-- 指示 1 --
掲載文のうち、「2015-06-16 20:04:32」で始まり「すぎないので、説明が功を奏さないのです。」に至るまでの部分を、そのまま返してください。
-- 指示 2 --
掲載文によると、人文系のメリットを挙げるだけでは人文系縮小政策を撤回させにくいのはなぜですか。1〜3文で説明してください。

-- 掲載文 --
+++
国立大学、特に地方の小規模国立大学で、人文系や教員養成系を減らせという話があります。その問題について少し論じてみたいと思います。

2015-06-16 20:02:15
Fumiaki Nishihara(西原史暁) @f_nisihara

人文系の学問に現に携わっている人は、大学の人文系縮小政策に反対する人が多い印象です。ただ、こうした人がいくら反対しても、政策を打ち立てた人たちには痛くもかゆくもないというのが実情でしょう。結局のところ、人文系の必要性について共通見解がないので、議論がかみ合わないのです。

2015-06-16 20:04:32
Fumiaki Nishihara(西原史暁) @f_nisihara

人文系の大学教授が人文学の素養が大事だとかすぐに仕事には役立たなくても教養が豊かな人物に育つとか言って、人文系学問のメリットを説明したとしても、人文系縮小政策を提唱する人にとってはそれがメリットに見えないか、大した効果のないメリットにしかすぎないので、説明が功を奏さないのです。

2015-06-16 20:06:43
Fumiaki Nishihara(西原史暁) @f_nisihara

大学で人文系を縮小されないようにるためにはどうすればよいかについて。一つの方法として、縮小しようという政策を実行しようとしている人に考えを変えるように説得することが挙げられます。ですが、これはあまりうまくいかなさそうです。そもそも人文系を擁護しようとする人と考えが違うので。

2015-06-16 20:10:30
Fumiaki Nishihara(西原史暁) @f_nisihara

人文系のメリットを挙げるだけでは、人文系縮小政策を撤回させるには難しそうです。というのも、縮小には縮小なりのメリットがあるわけで、縮小のメリットが人文系を残すメリットを超えているかどうかを示すのが非常に難しいから。そもそも、縮小のメリットと残すメリットは比較しがたいですし。

2015-06-16 20:12:17
Fumiaki Nishihara(西原史暁) @f_nisihara

人文系の大学教授は人文系を守るために「人文系にはこんなメリットがあります!」と言うだけでは足りず、「人文系によってもたらされるメリットは、人文系がなくなることによるメリットより大きいです。費用対効果があります!」と言わないといけないと思うわけです。
+++
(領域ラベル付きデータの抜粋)
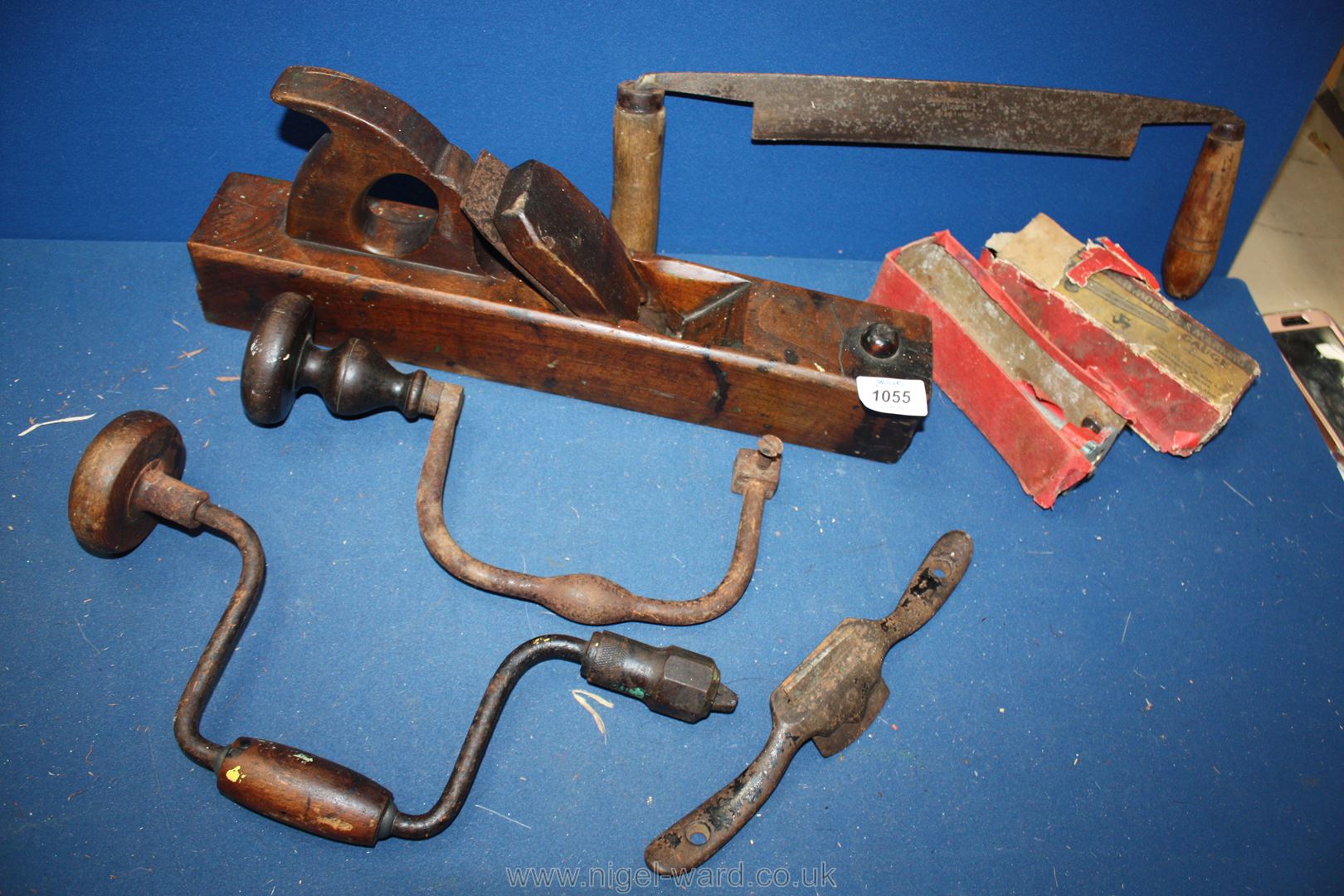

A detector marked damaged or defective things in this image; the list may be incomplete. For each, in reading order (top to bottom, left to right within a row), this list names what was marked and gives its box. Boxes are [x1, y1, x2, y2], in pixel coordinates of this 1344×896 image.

rusty saw-like blade [636, 71, 1236, 155]
rusty metal surface [640, 71, 1236, 155]
rusty metal surface [246, 292, 785, 623]
torn red cardboard box [865, 233, 1118, 510]
torn red cardboard box [978, 215, 1258, 456]
rusty metal surface [642, 532, 972, 875]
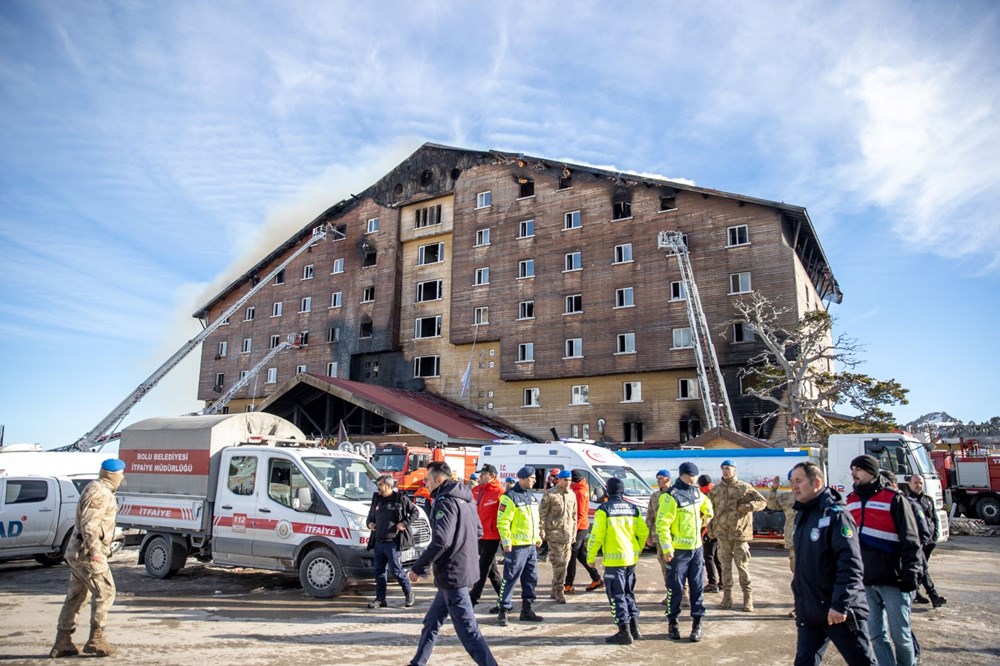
+++
-- 最終結果 1 --
2015-06-16 20:04:32
Fumiaki Nishihara(西原史暁) @f_nisihara

人文系の大学教授が人文学の素養が大事だとかすぐに仕事には役立たなくても教養が豊かな人物に育つとか言って、人文系学問のメリットを説明したとしても、人文系縮小政策を提唱する人にとってはそれがメリットに見えないか、大した効果のないメリットにしかすぎないので、説明が功を奏さないのです。

-- 最終結果 2 --
縮小には縮小なりのメリットがあり、縮小のメリットが人文系を残すメリットを超えているかどうかを示すのが非常に難しいからです。そもそも、縮小のメリットと残すメリットは比較しがたいものです。